● **TASK**
Retype the part of the wedding guest list post below between "The FI and I went" and "mom and dad/stepmom.", inclusive.

I'm sure I'm not the only one in this boat. I recently saw a very humorous College Humor video where the couple laments that after one's parent invited all their friends from a cruise, they had room for exactly 6 friends or something to that extent but here's my situation.
The FI and I went looking for reception venues. I didn't want a hall that reminded me of a graduation party (ha...too much My Fair Wedding, I guess) so the local community center and my church, large and inexpensive venues, I immediately said no to. Then I found this winery out in the country after my mom mentioned our church friends owned it. I immediately fell in love with the place. Here are my problems:
1. It only holds 150 people.
I have a mom/stepdad and dad/stepmom.
The FI has a mom and dad/stepmom.
The FI's dad's side alone we calculated to be 52 (his dad has 8 brothers and sisters). After everything was said and done we had 172 people on the guest list. It was 158 until the FMIL mom threw a fit about inviting work people and family friends who have known the FI since birth. That dwindled my parents' side down dramatically. Since my folks are paying for most of the wedding, they're kind of irked. I don't know what to do about his dad's side (there is nothing we can really do) but my mom seems to think that if we invite 172 people the sky will fall and they will all show up. She wants it more around the 130 mark. She would rather we only invite 130, actually. That's not gonna happen. And you can bet that the FI and I's extent of inviting friends is our wedding party. Advice? It literally has been the cry-worthy part of my planning apart from when I apparently lost my mind for a day and thought I HAD to have chair covers.
2. It's out in the country about 10-15 miles away from the ceremony. We're going to have beer and wine (no hard liquor per winery rule) available until the quantity we buy runs out, but I'm concerned about transportation. Is it my responsibility to find and provide people with transportation back home/to hotel if they drink too much? The FMIL seems to think it is. My parents, trying to stay on budget, do not. Where do I stand etiquette wise here?
And now I'm gonna have a drink.
PS- The FMIL thinks that the work people won't come but will send money and so we should send a courtesy invite. That just sounds rude.
PSS - I actually really really like my FMIL. She's not a monster in law. She can just be...super dramatic.
Re: Guest list/reception advice
I will be honest and say I got a little lost in your back ground story so let me try and answer this as short and sweet as I can.
1. Your venue only holds 150. Period. Think about this like you would seat belts in a car. You have 4 seat belts therefore 4 people can ride in your car. You in turn have 150 seats, so, you can invite 150 people (INCLUDING YOUR WEDDING PARTY AND YOU AND YOUR GROOM) to the wedding. Period. End of story. Always plan for 100% attendance. What happens if you invite 170-something and everyone says yes (or even just 160)….then what? Additionally I would ask the venue what it looks like set up for 150. My venue “says” it can go a max of 300, I am having 225. Looking at the set up for 225 I cannot see there being enough room for more than 250 without losing a lot of dance floor or making people hit the backs of their chairs together all night. Remember venues will pack as many people they can in before the fire marshal shuts them down so do not count on them to tell you how many COMFORTABLY fit.
Also, do not invite people just for the gifts it’s just tacky.

● **STORED DATA**
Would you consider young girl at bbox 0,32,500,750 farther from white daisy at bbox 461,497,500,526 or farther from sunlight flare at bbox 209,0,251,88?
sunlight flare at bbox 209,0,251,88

● **EXERCISE RESPONSE**
The FI and I went looking for reception venues. I didn't want a hall that reminded me of a graduation party (ha...too much My Fair Wedding, I guess) so the local community center and my church, large and inexpensive venues, I immediately said no to. Then I found this winery out in the country after my mom mentioned our church friends owned it. I immediately fell in love with the place. Here are my problems:
1. It only holds 150 people.
I have a mom/stepdad and dad/stepmom.
The FI has a mom and dad/stepmom.